All those pundits and prognosticators who would like the United States to do a better job emulating Europe might want to reconsider all of the ramifications of that stance, especially after reading a new Washington Examiner article from Joseph Lawler.
Highly regarded Northwestern University economist and doomsayer Robert Gordon warns in a new paper that the “U.S. economy may have become more like Europe,” with permanently higher unemployment that cannot be addressed with stimulus from the Federal Reserve.
Gordon, who made waves in 2012 for suggesting that the U.S. might be facing a long-term economic slowdown, argues in new study published by the National Bureau of Economic Research that it might not be possible for the Fed to lower the unemployment rate much further without raising inflation, thanks to a “structural shift in U. S. labor markets.”
Gordon estimates that the natural rate of unemployment has risen from 4.8 percent in 2006 to 6.5 percent today.
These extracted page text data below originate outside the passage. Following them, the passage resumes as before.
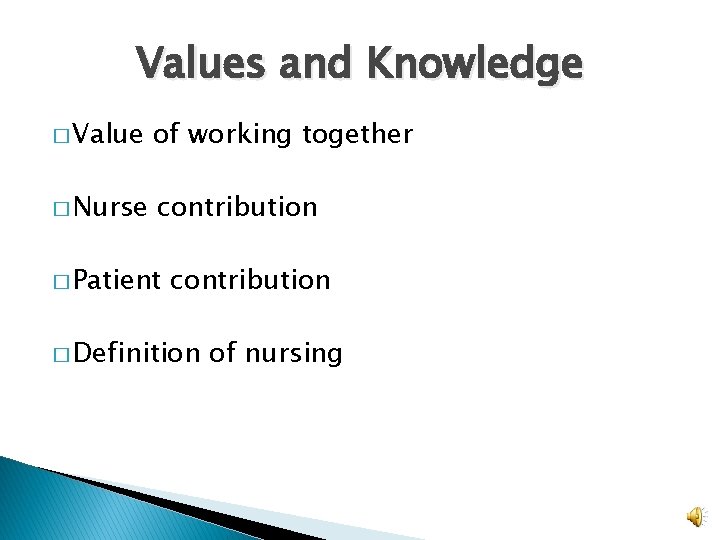 Values and Knowledge

□ Value of working together

□ Nurse contribution

□ Patient contribution

□ Definition of nursing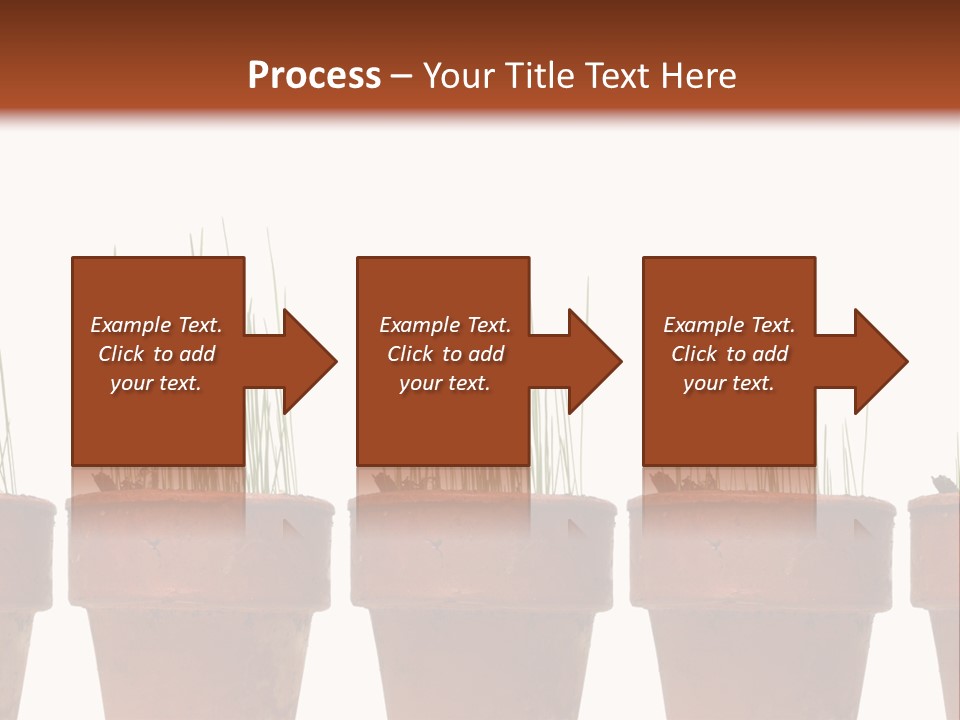 Process – Your Title Text Here

Example Text. Click to add your text.

Example Text. Click to add your text.

Example Text. Click to add your text.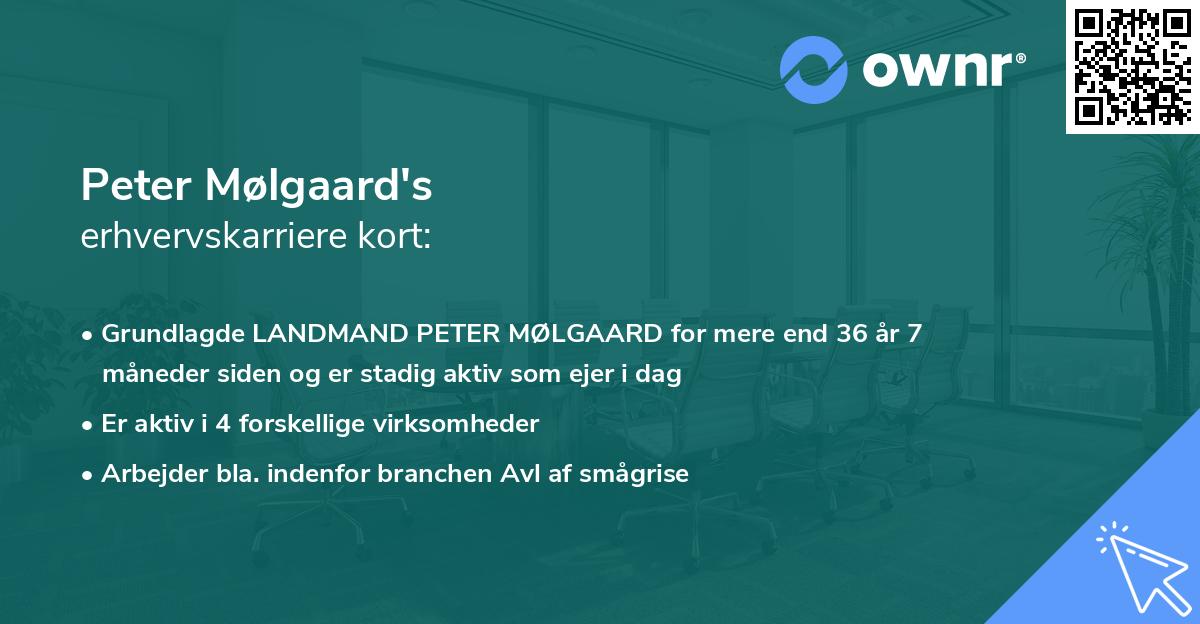 ownr®

Peter Mølgaard's
erhvervskarriere kort:

• Grundlagde LANDMAND PETER MØLGAARD for mere end 36 år 7 måneder siden og er stadig aktiv som ejer i dag
• Er aktiv i 4 forskellige virksomheder
• Arbejder bla. indenfor branchen Avl af smågrise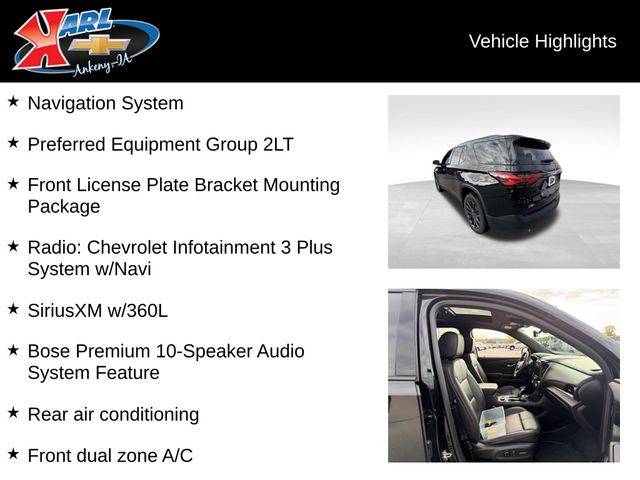 KARL
Ankeny-IA

Vehicle Highlights

★ Navigation System

★ Preferred Equipment Group 2LT

★ Front License Plate Bracket Mounting Package

★ Radio: Chevrolet Infotainment 3 Plus System w/Navi

★ SiriusXM w/360L

★ Bose Premium 10-Speaker Audio System Feature

★ Rear air conditioning

★ Front dual zone A/C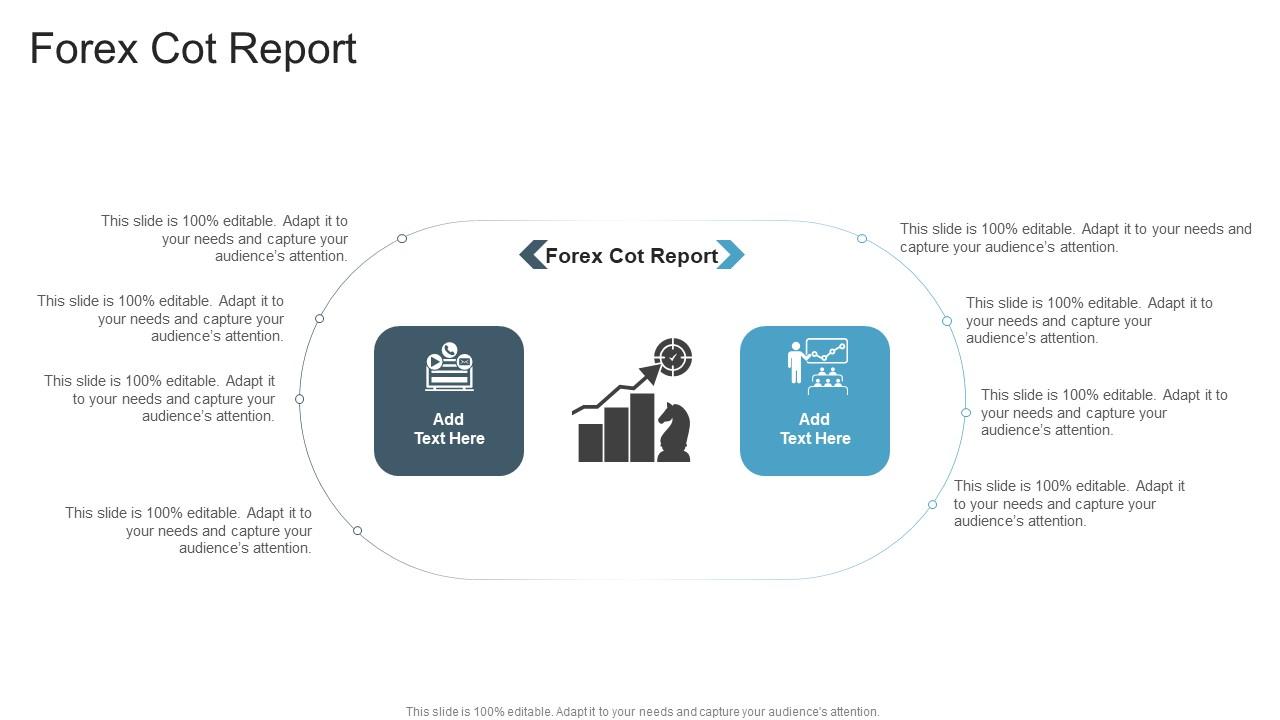 Forex Cot Report

This slide is 100% editable. Adapt it to your needs and capture your audience's attention.

This slide is 100% editable. Adapt it to your needs and capture your audience's attention.

This slide is 100% editable. Adapt it to your needs and capture your audience's attention.

This slide is 100% editable. Adapt it to your needs and capture your audience's attention.

Forex Cot Report

Add Text Here

Add Text Here

This slide is 100% editable. Adapt it to your needs and capture your audience's attention.

This slide is 100% editable. Adapt it to your needs and capture your audience's attention.

This slide is 100% editable. Adapt it to your needs and capture your audience's attention.

This slide is 100% editable. Adapt it to your needs and capture your audience's attention.

This slide is 100% editable. Adapt it to your needs and capture your audience's attention.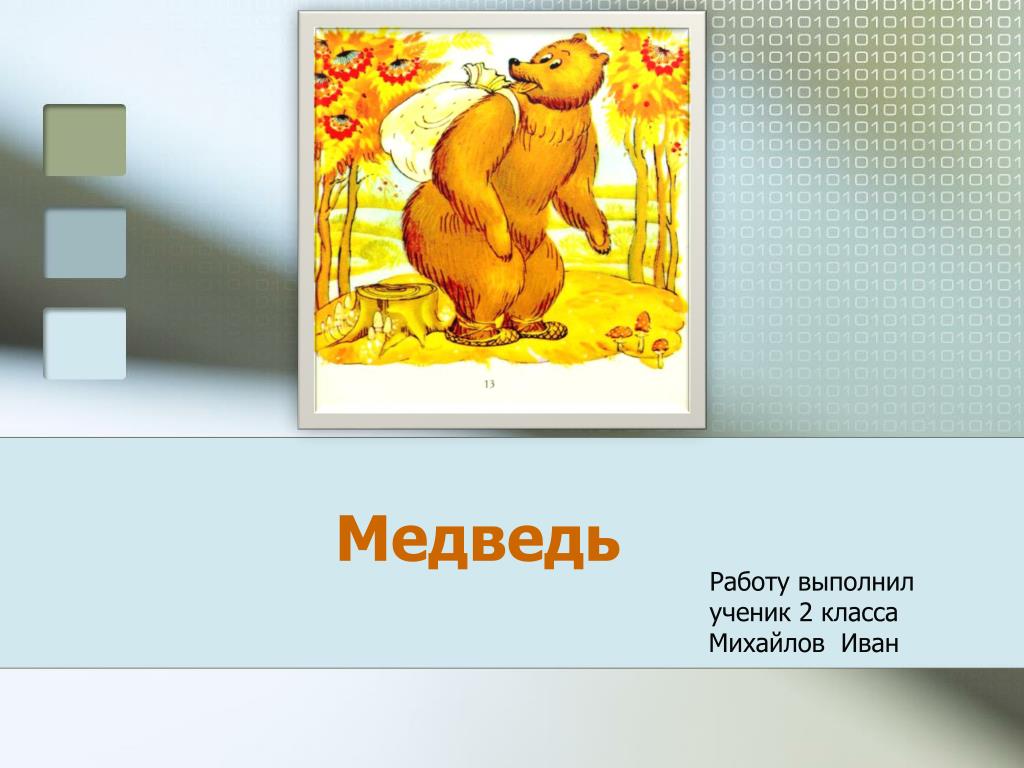 13

Медведь

Работу выполнил
ученик 2 класса
Михайлов Иван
That means that if unemployment falls below 6.5 percent, inflation will eventually start rising. Unemployment stands at 7.4 percent, having risen from under 5 percent before the recession began to 10 percent at its highest in 2010.
“This result is important news for the Fed,” Gordon writes, warning that “there may be less slack in the U. S. labor market than is generally assumed, and it may be unrealistic to maintain the widespread assumption that the unemployment rate can be pushed down to 5.0 percent without igniting an acceleration of inflation.”